▶ **FRAGMENTO SELECCIONADO**
((

El principal problema de este hijo mío es que no se está quieto. Aunque eso no es nuevo. Ya apuntaba maneras en la barriga. Hay testigos presenciales de cómo sacaba talones, coditos, manos y pies por todas partes y de cómo su actividad se multiplicada por la noche, cuando el bebé se montaba su propia fiesta preocupándonos por si tanta actividad era normal . Así que la cosa no viene de nuevas. Lo toca todo. Lo coge, lo mueve, lo suelta, lo vuelve a coger, lo cambia de sitio, se tira al suelo, se sube al sofá, salta, se tumba, se levanta... Me canso sólo de verlo y también de escribirlo. En serio. Lo de mi hijo es una actividad fuera de lo normal, hasta que se le acaba la pila. Tanto es así que el otro día tuve que despertarlo para que terminase de masticar el bocado de pera que se había metido en la boca.

Siempre que yo me ducho él se mete conmigo en el baño. Yo lo prefiero porque así no destroza por la casa. Mientras tanto, aprovecha para tirar una y otra vez de la cisterna y hacerme chillar como una loca: “¡No! ¡Deja eso! ¡No tires de la cisterna! ¡Bájate de ahí! ¡Que me quemo! ¡Que me quemoooo!”. Cuando conseguía que se bajase del inodoro la tomaba con el rollo de papel higiénico (destrozándolo en mil pedazos) o con alguno de mis cajones. Un desastre. Mientras yo ordenaba por un lado, él desordenaba por el otro, con lo que entrábamos en un bucle sin salida que he resuelto en varias ocasiones aparcando a los peques en casa de los abuelos y volviendo a la mía para hacer limpieza. Bueno... lo que quedaba por rematar después de que el pequeño gran hombrecito hubiese dejado como el jaspe los azulejos de mi baño tras frotarlos a fondo con ¡mi cepillo de dientes!

))

▶ **BLOQUE DE DATOS**
((

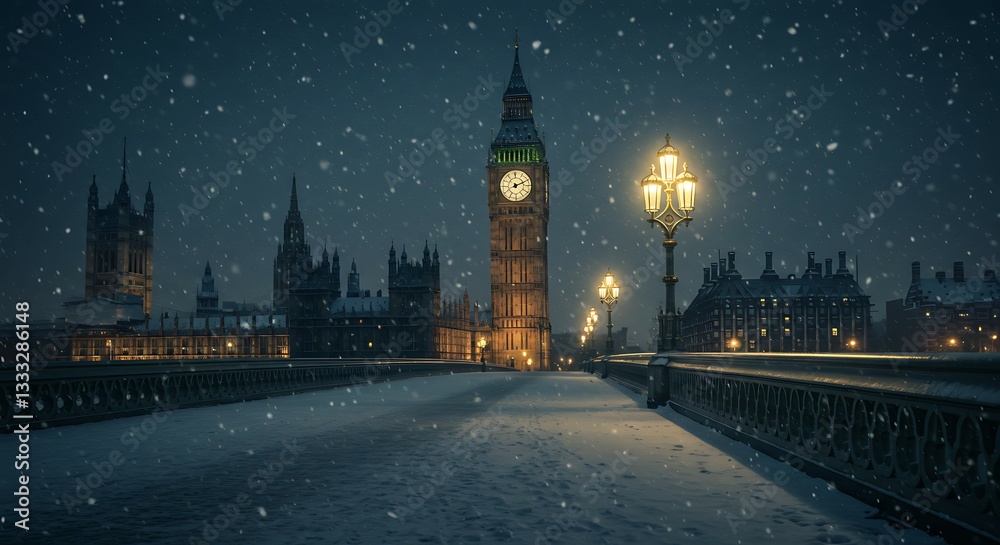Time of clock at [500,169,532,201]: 2:11
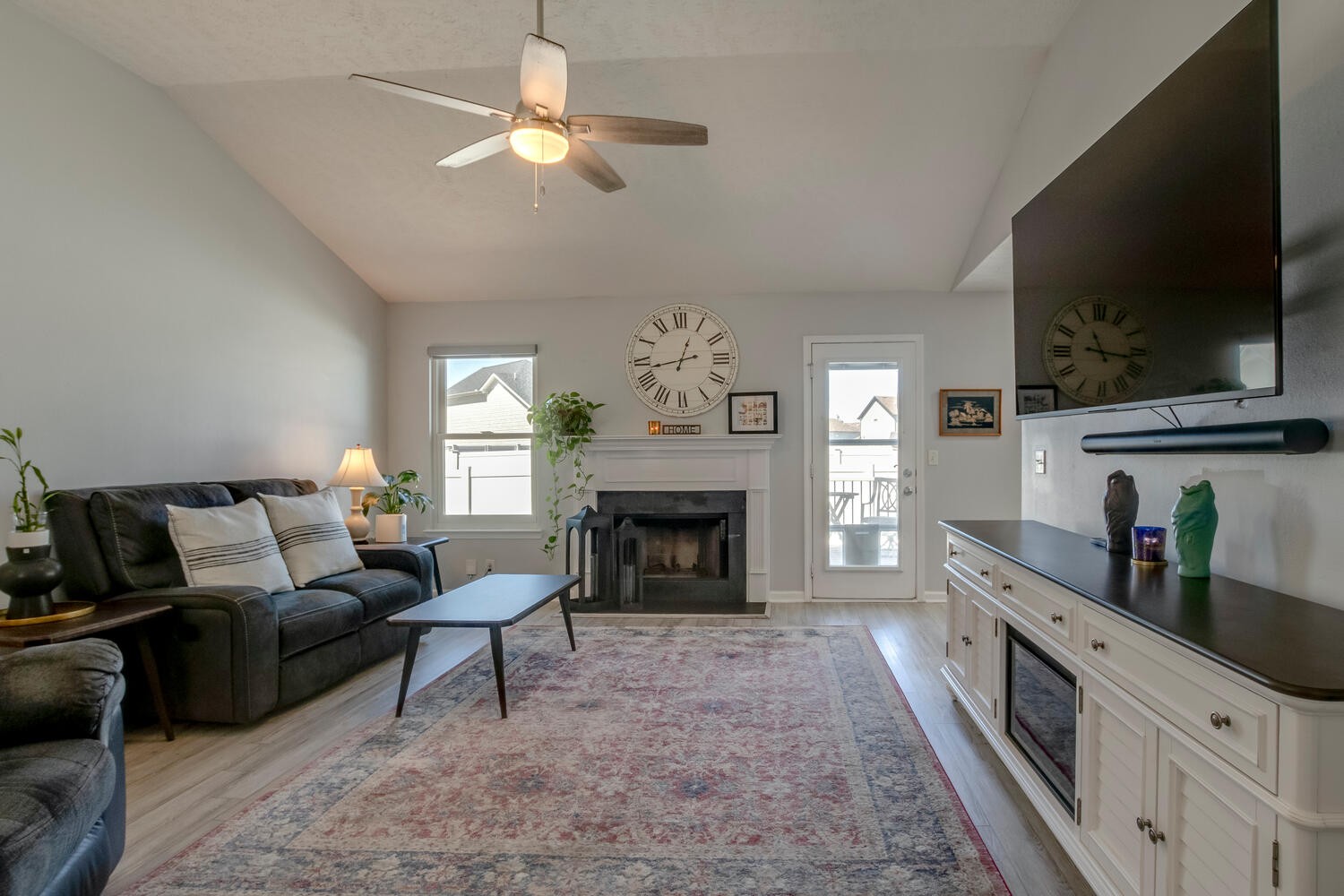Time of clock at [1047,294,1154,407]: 11:16
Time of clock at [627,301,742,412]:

))

▶ **TAREA PLANTEADA 1**
Enumera las partes del cuerpo que, según el fragmento seleccionado, el bebé sacaba por todas partes cuando aún estaba en la barriga.
▶ **TAREA PLANTEADA 2**
Indica si cada afirmación coincide con el fragmento seleccionado y respalda cada respuesta con las palabras exactas del texto.
(a) Quien narra prefiere que el niño esté en el baño mientras se ducha.
(b) El niño frotó los azulejos del baño con una esponja.
(c) En una ocasión hubo que despertar al niño para que terminara de masticar un bocado de manzana.

▶ **RESPUESTA COMPLETA 1**
Talones, coditos, manos y pies.

▶ **RESPUESTA COMPLETA 2**
(a) Sí: «Yo lo prefiero porque así no destroza por la casa».
(b) No: «tras frotarlos a fondo con ¡mi cepillo de dientes!».
(c) No: «para que terminase de masticar el bocado de pera que se había metido en la boca».